The eight-year partnership between the North Carolina Symphony and Peace College has brought us many evenings of enjoyable chamber music by the Symphony musicians and visiting artists. The partnership began somewhat tentatively, but has recently acquired a more permanent basis through a generous gift from Peace College alumna Sara Jo Manning. Held in the College’s Kenan Recital Hall, the concerts are open to the public free of charge.

Monday night’s concert featured seven members of the NCS – Rebekah Binford and Eric McCracken violins, Paul Malcolm viola, Lisa Shaughnessy cello, Michel Schultz oboe and English horn, and Chris Caudill and Rachel Niketopoulos French horn – in a program of Mozart, Schubert and Eric Ewazen.

Mozart composed the Divertimento in D Major, K.251 – a septet for oboe, two horns two violins, viola and cello – for private performance in July 1776, the Name Day and 25th birthday of his beloved sister Nannerl. It is probable that on that occasion it was performed as a septet alone, but a year later Mozart transcribed it for a full orchestra to be performed at the court in Salzburg to celebrate the end-of-term at the University.

The Divertimento has an intrinsic balance problem, which was apparent in this performance.
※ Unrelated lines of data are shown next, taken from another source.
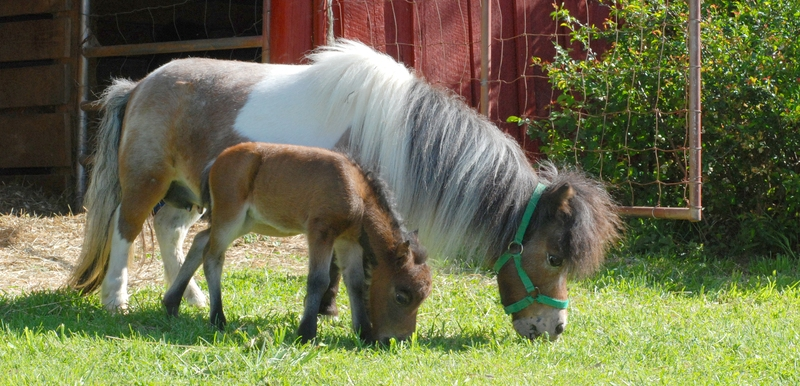 Backyard Breeders Blamed For Spike In Equine Population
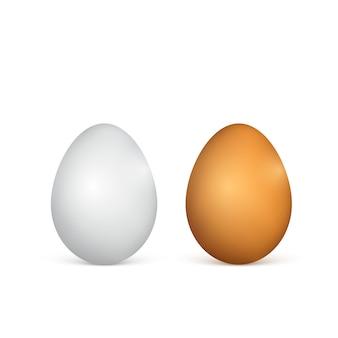 Uova bianche e marroni. uova di gallina realistiche. illustrazione su sfondo bianco
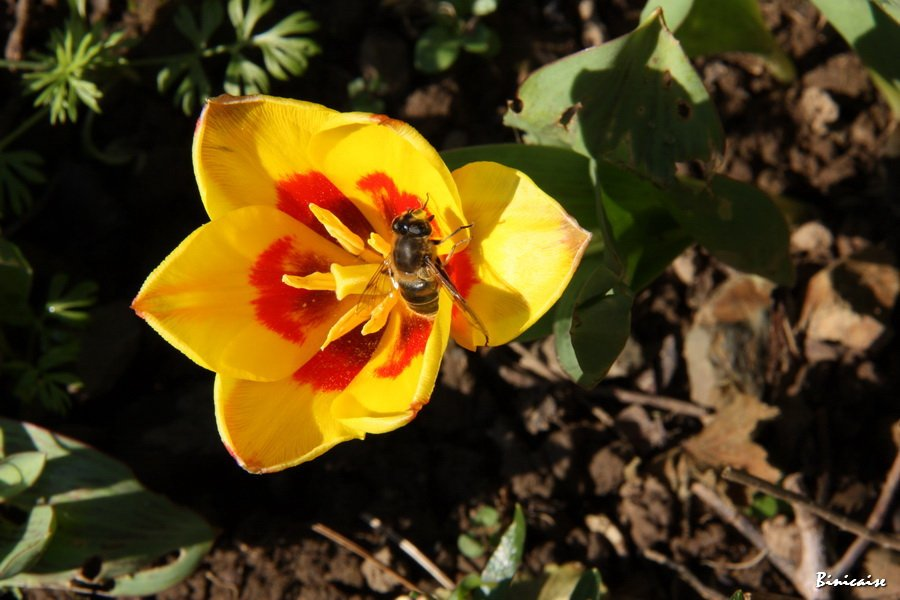IMG_4516_redimensionner tulipes dans Jardin binicaise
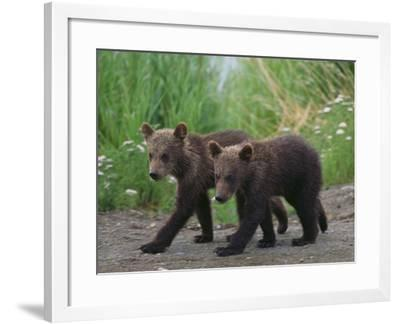 Brown Bear Cubs Walking on Path-DLILLC-Framed Photographic Print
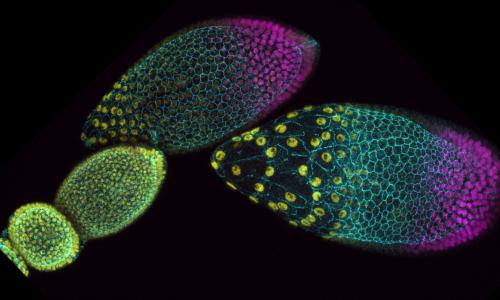 2020-11-Vanessa-Weichselberger-Drosophila-Egg-Chambers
In the upper register, the first violin and oboe hold a constant conversation, but the sound of the oboe dominates – a violin is simply no match for an oboe. It’s an issue that also crops up in the [reconstructed] Concerto for Violin and Oboe by Bach. Otherwise the performance was spirited, cheery and celebratory, as befits the occasion of the work’s composition.

This horn parts for this Divertimento were written for the natural (valveless) horn, called Waldhorn in German, which Caudill and Niketopoulos used for this performance. In a demonstration before the performance, they showed how they have to fudge to get the right notes when there are no handy valves to change the length of the air column. Valved horns came into use only gradually in the nineteenth century. And the melodic and harmonic limitations of the natural horn account for the sameness and harmonic conservatism in horn music – even Mozart’s four concerti – from before the invention of the modern instrument.
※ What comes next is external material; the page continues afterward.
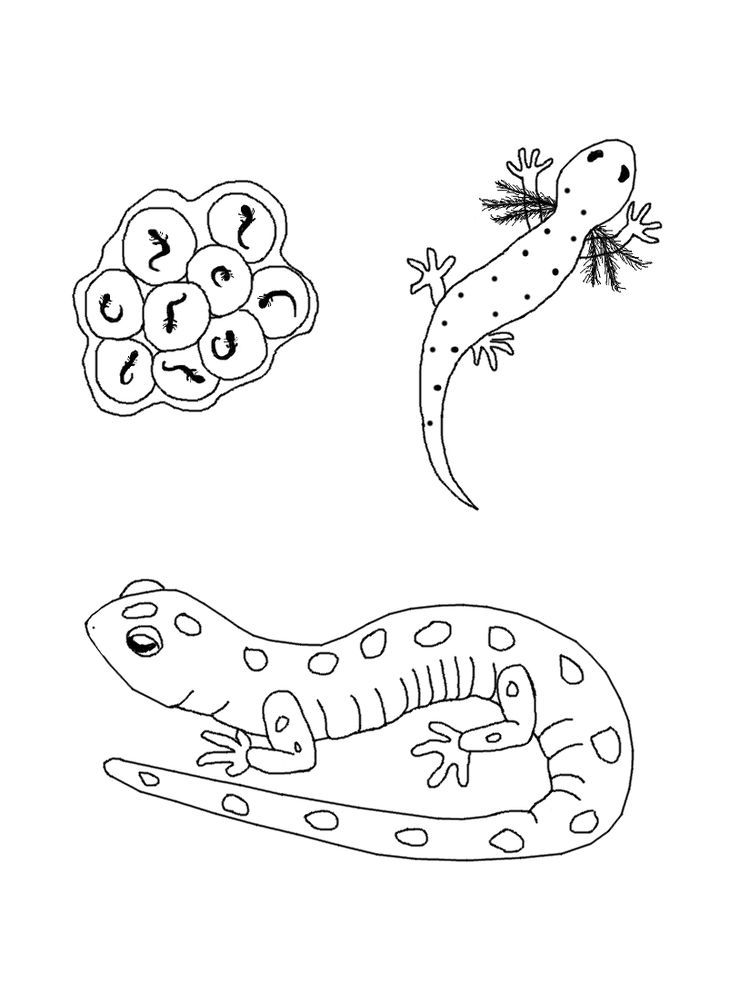 Salamander Coloring Pages Printable Salamanders Are Amphibian And Close Relatives Of Frogs They Coloring Pages Animal Coloring Pages Printable Coloring Pages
A problem we repeatedly encounter at concerts is the sloppiness of printed programs, which are not properly checked and proofread. A case in point, the next piece on the program, listed as Schubert’s “String Quartet No.10 in E-flat, ‘Quartettsatz,’ D.87.”  It turned out that what was actually played, however, was the Quartet No.12 in C minor, D.703, the famous “Quartettsatz.” This is the only finished movement for a planned string quartet which Schubert abandoned after a few bars into the second movement. It is a passionate, high-intensity work; a drastic shift in mood from the Mozart and it was good to have the intermission between the two. The performance had intensity and fire, and great precision in the mysterious opening and the two sudden anguished outbursts in the development.

The program ended with a novelty, the Quintet for English horn and String Quartet by Eric Ewazen (b.1954). A prolific composer who has been teaching at Juilliard since 1980, Ewazen’s musical language is partly neo-classical partly Romantic. The Quintet, an 18-minute work composed in 1989, was originally for Heckelphone – a bass oboe, best known for its use in Richard Strauss’ opera Salome. Ewazen has transcribed his Quintet for English horn as well as for tenor sax. In the opening and closing movements, the music recalls French wind music from between the wars (Françaix, Milhaud, Poulenc), while the opening theme of the second movement, Moderato (Ballade), sounds like the English horn opening of the second movement of Dvorák’s “New World” Symphony viewed through a distorting mirror. The Allegro molto third movement was the least interesting of the four, and luckily short. Chamber music featuring the English horn is rare indeed. The musicians had fun with the work, and Schultz had the full cooperation of his temperamental instrument. His tone was even, warm and smooth, with precise intonation and wonderful emotional intensity.

The one thing sorely missing in this concert series are program notes, especially when an unknown work by an unfamiliar composer is on the program. Ewazen is not a household name, and a number of people in the audience were left wondering about him and his music. Schultz’s perfunctory remarks about Ewazen and the Quintet from the stage before the performance were not sufficient

The next concert in the Manning Chamber Music series will be next March. Don’t miss it!